Exercise goal = Reproduce exactly the lines from the one containing "In the context" through the last line of the records below, both included, and nothing else.

Recorded data =
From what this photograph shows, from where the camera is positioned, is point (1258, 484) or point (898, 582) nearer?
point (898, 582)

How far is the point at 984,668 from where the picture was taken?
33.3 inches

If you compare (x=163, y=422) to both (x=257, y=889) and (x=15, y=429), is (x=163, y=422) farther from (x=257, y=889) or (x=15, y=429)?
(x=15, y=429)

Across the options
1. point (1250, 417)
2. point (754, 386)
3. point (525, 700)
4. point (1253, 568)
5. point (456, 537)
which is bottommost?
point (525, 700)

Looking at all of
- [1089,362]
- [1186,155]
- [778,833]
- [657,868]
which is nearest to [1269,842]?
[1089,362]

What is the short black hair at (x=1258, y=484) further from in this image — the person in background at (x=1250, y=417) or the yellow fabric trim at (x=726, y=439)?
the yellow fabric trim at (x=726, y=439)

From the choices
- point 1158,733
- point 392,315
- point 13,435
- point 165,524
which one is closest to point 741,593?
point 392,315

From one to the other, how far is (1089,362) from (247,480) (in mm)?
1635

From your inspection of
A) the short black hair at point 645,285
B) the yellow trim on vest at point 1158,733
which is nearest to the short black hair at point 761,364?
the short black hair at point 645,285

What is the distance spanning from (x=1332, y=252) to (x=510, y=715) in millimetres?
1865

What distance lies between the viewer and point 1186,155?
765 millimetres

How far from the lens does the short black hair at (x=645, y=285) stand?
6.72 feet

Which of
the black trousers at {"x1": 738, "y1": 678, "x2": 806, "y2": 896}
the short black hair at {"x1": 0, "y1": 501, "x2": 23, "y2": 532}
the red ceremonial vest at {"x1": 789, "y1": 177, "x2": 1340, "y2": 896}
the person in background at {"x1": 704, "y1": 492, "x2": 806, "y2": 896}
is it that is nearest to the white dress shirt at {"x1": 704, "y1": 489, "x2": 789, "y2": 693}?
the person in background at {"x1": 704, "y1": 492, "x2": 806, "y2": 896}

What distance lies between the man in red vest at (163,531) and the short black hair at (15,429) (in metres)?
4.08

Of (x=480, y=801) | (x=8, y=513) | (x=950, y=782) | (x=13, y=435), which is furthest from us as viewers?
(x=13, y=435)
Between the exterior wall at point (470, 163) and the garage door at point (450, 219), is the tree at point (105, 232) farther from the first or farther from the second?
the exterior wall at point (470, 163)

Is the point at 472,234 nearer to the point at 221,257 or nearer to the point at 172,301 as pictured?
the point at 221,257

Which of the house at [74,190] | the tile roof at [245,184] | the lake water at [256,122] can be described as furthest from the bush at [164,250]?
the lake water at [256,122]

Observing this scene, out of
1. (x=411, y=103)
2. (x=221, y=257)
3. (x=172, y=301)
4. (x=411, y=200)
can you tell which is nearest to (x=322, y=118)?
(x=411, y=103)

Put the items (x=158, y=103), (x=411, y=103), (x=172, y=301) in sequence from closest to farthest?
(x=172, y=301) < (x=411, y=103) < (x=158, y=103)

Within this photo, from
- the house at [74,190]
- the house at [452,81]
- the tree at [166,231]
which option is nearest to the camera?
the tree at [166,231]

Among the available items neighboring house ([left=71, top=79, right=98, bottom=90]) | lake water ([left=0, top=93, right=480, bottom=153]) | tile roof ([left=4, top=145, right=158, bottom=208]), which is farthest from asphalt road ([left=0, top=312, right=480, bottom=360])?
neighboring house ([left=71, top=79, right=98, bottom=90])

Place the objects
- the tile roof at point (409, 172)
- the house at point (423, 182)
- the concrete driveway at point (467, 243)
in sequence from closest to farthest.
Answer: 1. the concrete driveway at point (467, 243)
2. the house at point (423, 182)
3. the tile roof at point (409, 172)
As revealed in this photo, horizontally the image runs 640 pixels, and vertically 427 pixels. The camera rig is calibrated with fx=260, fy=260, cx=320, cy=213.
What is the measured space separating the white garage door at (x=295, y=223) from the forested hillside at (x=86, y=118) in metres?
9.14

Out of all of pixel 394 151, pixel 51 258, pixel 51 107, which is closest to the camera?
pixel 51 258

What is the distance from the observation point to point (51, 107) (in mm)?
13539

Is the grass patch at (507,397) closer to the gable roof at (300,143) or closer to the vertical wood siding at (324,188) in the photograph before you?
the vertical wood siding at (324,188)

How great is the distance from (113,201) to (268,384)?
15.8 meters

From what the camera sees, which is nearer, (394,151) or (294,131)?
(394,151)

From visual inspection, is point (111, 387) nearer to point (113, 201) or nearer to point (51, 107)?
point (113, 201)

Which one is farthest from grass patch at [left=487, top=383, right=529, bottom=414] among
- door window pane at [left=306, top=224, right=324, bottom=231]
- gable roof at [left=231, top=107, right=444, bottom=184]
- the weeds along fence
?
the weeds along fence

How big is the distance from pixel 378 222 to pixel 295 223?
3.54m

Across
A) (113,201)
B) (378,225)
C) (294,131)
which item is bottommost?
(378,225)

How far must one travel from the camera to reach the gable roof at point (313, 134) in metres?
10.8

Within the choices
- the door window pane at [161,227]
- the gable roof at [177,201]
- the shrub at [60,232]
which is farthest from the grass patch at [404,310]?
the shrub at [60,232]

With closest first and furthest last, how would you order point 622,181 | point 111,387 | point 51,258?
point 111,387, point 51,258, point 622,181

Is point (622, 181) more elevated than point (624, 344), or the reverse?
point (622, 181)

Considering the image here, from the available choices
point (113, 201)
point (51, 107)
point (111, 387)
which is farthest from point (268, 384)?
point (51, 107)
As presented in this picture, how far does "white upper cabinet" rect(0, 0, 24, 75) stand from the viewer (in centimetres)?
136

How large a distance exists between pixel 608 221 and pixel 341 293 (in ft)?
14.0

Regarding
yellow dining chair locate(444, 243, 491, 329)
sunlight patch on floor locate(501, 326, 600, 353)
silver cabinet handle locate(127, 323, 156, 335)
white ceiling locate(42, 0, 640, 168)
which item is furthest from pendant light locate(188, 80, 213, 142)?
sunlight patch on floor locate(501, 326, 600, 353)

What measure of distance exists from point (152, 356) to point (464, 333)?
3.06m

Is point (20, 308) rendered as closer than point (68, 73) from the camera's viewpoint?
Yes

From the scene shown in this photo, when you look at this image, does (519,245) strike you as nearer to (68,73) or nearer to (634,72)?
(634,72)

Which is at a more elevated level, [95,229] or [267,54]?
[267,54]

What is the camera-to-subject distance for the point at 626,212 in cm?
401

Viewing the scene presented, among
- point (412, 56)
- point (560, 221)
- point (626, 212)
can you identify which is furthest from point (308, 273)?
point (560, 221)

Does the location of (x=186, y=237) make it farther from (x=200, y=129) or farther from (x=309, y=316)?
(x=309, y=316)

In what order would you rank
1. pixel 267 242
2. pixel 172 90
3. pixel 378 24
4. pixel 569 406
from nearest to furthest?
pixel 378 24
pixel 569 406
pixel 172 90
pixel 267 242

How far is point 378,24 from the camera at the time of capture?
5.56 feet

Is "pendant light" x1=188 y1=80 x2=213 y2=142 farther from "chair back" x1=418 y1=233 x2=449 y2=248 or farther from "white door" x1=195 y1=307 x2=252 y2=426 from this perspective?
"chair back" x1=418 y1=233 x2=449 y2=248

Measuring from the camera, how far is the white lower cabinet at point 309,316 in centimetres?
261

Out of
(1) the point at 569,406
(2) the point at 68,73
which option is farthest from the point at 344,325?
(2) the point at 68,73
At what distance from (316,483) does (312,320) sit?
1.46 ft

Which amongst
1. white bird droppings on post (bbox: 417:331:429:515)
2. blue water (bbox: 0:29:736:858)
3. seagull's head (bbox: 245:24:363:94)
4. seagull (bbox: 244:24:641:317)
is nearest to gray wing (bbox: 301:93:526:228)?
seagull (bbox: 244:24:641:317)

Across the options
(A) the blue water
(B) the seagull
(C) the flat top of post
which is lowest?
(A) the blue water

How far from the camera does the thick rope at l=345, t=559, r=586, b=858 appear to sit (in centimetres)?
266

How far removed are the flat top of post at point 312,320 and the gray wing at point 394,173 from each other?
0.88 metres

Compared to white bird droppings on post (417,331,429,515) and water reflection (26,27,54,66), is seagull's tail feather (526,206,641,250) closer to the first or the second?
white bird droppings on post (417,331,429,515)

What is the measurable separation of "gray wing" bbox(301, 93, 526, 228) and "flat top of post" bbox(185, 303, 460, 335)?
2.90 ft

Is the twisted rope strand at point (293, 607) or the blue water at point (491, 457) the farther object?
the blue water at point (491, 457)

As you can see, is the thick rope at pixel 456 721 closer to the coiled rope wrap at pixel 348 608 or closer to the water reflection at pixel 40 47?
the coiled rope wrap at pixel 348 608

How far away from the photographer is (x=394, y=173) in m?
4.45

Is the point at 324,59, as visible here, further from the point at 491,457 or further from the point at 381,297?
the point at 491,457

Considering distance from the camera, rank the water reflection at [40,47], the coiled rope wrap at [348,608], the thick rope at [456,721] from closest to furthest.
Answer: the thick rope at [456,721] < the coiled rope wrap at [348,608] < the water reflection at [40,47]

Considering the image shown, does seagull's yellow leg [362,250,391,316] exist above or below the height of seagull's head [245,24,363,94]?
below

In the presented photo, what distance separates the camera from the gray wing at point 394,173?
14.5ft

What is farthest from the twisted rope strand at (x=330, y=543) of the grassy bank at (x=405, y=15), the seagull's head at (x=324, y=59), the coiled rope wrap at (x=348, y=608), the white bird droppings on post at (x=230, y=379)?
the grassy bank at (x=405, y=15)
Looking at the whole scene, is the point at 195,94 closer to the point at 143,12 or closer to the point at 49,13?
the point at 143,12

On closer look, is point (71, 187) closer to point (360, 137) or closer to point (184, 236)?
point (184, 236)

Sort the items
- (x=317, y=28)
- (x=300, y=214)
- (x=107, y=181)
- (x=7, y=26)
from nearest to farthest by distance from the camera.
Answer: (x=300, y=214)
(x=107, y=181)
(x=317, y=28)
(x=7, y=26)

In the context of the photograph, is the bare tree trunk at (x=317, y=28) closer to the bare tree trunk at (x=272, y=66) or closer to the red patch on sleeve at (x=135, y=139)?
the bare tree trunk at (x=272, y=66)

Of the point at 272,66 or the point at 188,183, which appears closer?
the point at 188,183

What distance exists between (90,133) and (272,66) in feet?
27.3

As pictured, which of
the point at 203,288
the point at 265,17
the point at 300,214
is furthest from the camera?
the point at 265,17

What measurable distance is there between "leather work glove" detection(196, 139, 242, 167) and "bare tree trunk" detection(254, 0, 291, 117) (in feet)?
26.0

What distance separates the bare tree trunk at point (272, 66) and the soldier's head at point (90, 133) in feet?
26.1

The response =
In the context of the photograph, is the bare tree trunk at (x=317, y=28) closer to the bare tree trunk at (x=272, y=66) or closer to the red patch on sleeve at (x=135, y=139)?
the bare tree trunk at (x=272, y=66)

Of the point at 272,66 or the point at 188,183, which appears closer?
the point at 188,183

What distance exists between (90,133) and (272,66) in feet?
27.3

As pictured, which of
the point at 203,288
the point at 265,17
the point at 300,214
is furthest from the camera?
the point at 265,17

What measurable distance is there between "leather work glove" detection(196, 139, 242, 167) and "bare tree trunk" detection(254, 0, 291, 117) (in feet)?
26.0

What distance separates the bare tree trunk at point (272, 66) and the soldier's head at point (90, 133) in feet?
26.1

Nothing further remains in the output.